Este tomó la carta y leyó su contenido, que era el siguiente:
«Señor capitan Alvaro de Sedeño: os envio uno de mis mayores amigos, á quien entregareis la carta que teneis en vuestro poder, y que ya sabeis de quién es: ademas de esta carta, y segun tenemos convenido, el dador os mostrará la sortija que conoceis. No soy mas largo porque la diligencia importa. – Vuestro humilde criado. – Miguel Lopez.»
– ¿Y qué anillo es ese de que hablas?
– Es un anillo que tiene un grueso diamante rodeado de perlas, dijo Miguel Lopez.
– Dámele, pues.
– Ese anillo ha sido mi anillo de bodas, y está en poder de doña Isabel.
– ¡Ah!
– Doña Isabel te lo entregará.
– ¿Dónde vive doña Isabel?
– Debe permanecer en casa de su hermano don Diego.
– Escribe para tu esposa lo que yo te dicte.
Miguel Lopez escribió bajo la palabra de Calpuc la siguiente carta:
«Mi amada esposa y señora doña Isabel de Córdoba y de Válor: he sido herido gravemente por bandidos en el camino de las Alpujarras: un hombre caritativo me ha recogido y curado: á Dios gracias mi vida no corre peligro. El dador se encarga de comunicároslo. Os ruego que le entregueis la sortija que os dí en arras de mi matrimonio con vos, que me importa. Nada sé de vuestros hermanos. Guardeos Dios y os conserve para mi felicidad muchos años. – Vuestro esposo que bien os ama y lejos de vos padece. – Miguel Lopez.»
Cuando estuvo escrita y cerrada esta carta, Calpuc la guardó con la otra en su bolsa.
– Creo que aun podremos ser amigos, Miguel, le dijo: si no me has engañado y estas cartas producen el efecto que deseo, antes de dos semanas estarás al lado de tu esposa. Adios.
– ¡Y me dejas aquí, solo, abandonado!
– No, no por cierto: todos los dias vendré una vez á asistirte y curarte. Adios.
– ¡Pero esto es horrible! ¡si te sucede alguna desgracia, si no puedes volver…!
– Morirás aquí como en una tumba, dijo friamente Calpuc, en lo que no perderan nada doña Isabel, ni el emir.
Miguel dió un grito de espanto. Calpuc trepó lentamente por las escaleras, llegó á la puerta, cerró sus triples candados, y adelantando por la excavacion subterránea, torció por una estrecha galería, despues de haberse provisto en uno de los senos de una piqueta.
Al cabo de muchas vueltas y revueltas por una especie de laberinto en que cualquiera otro que Calpuc se hubiera extraviado, llegó á una gran excavacion cónica, cuya altura se perdia en las tinieblas.
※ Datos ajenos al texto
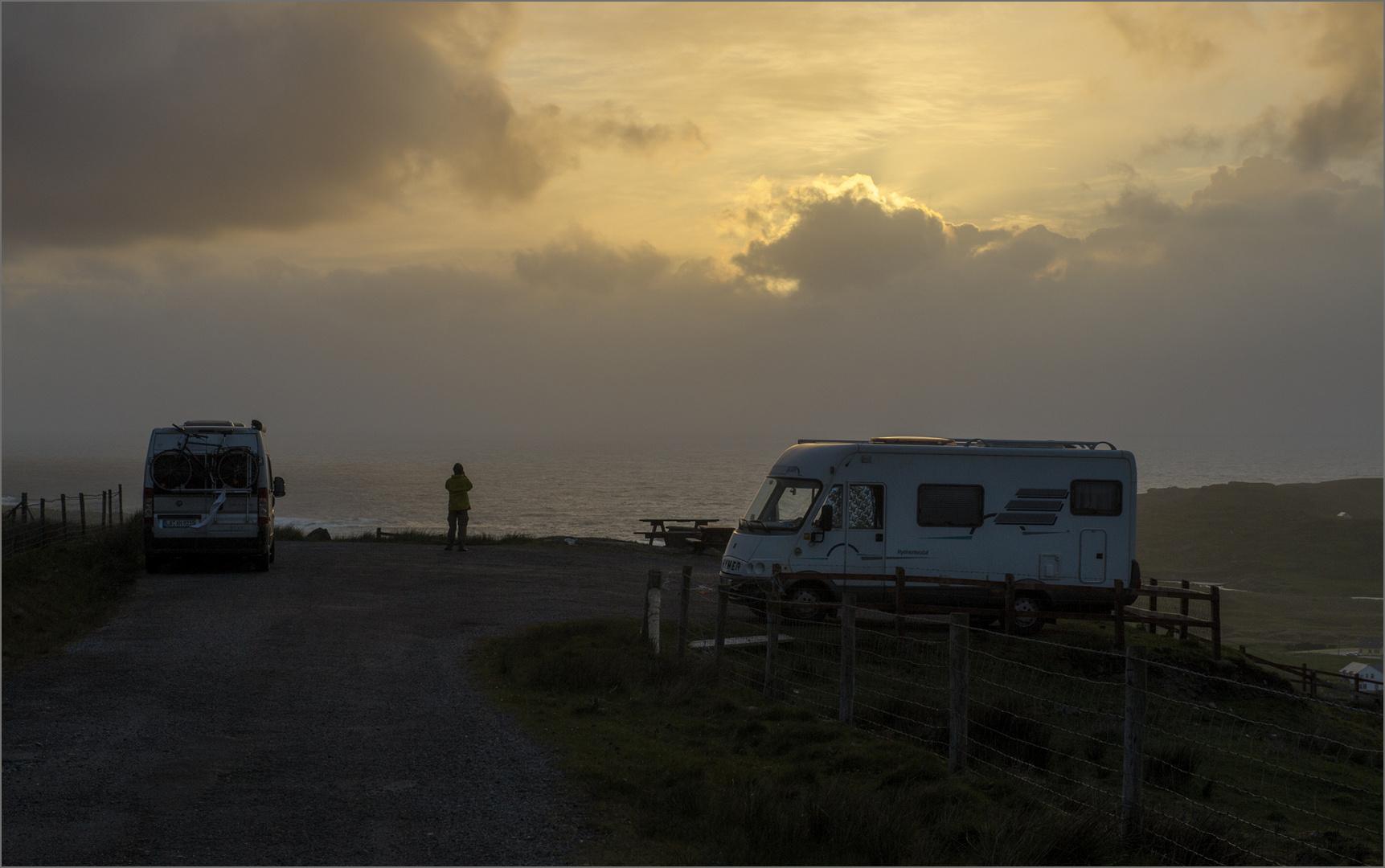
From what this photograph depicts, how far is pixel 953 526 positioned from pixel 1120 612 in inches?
107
Aquella excavacion estaba practicada en roca viva, y aquí y allá, hasta una gran altura, se veian bocas de nuevas galerías, suspendidas sobre aquella especie de abismo.
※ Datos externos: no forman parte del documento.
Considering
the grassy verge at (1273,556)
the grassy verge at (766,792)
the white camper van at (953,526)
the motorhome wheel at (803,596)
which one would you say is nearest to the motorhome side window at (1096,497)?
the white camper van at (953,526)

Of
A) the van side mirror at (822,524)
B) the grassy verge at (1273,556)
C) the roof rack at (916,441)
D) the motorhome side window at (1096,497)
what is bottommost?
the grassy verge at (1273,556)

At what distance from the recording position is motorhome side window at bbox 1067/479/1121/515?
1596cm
La cortadura sobre que estaban abiertas aquellas galerías era tan perpendicular, tan tajada, que no se concebia pudiera llegarse á ellas sino por medio de grandes escalas; sin embargo, Calpuc levantó la lámpara para alumbrar una de aquellas bocas, situada á gran altura, la miró atentamente y despues se dirigió á la roca tajada, llegó á su pié, se puso el cabo de la lámpara entre los dientes y asiéndose con piés y manos á las asperezas de la roca, trepó con una agilidad y una fuerza maravillosa, como hubiera podido trepar una araña, á la oscura boca de la galería que habia examinado.
Aquella galería se extendia perdiéndose en un fondo oscuro, adelantó Calpuc, y despues de haber torcido varias veces por las sinuosidades de la mina, se detuvo en un lugar del pavimento en el cual habia tres rocas que parecian haber sido desprendidas, del techo por un accidente casual. El mejicano levantó con gran trabajo una de aquellas rocas, la removió, y en el lugar que habia dejado descubierto, cabó con la piqueta; poco despues la piqueta produjo un ruido seco y opaco, como si hubiera chocado en una tabla, y al fin quedó descubierta una como arca pequeña, que por algunos adornos tallados en su superficie, parecia haber sido construida por un artífice árabe.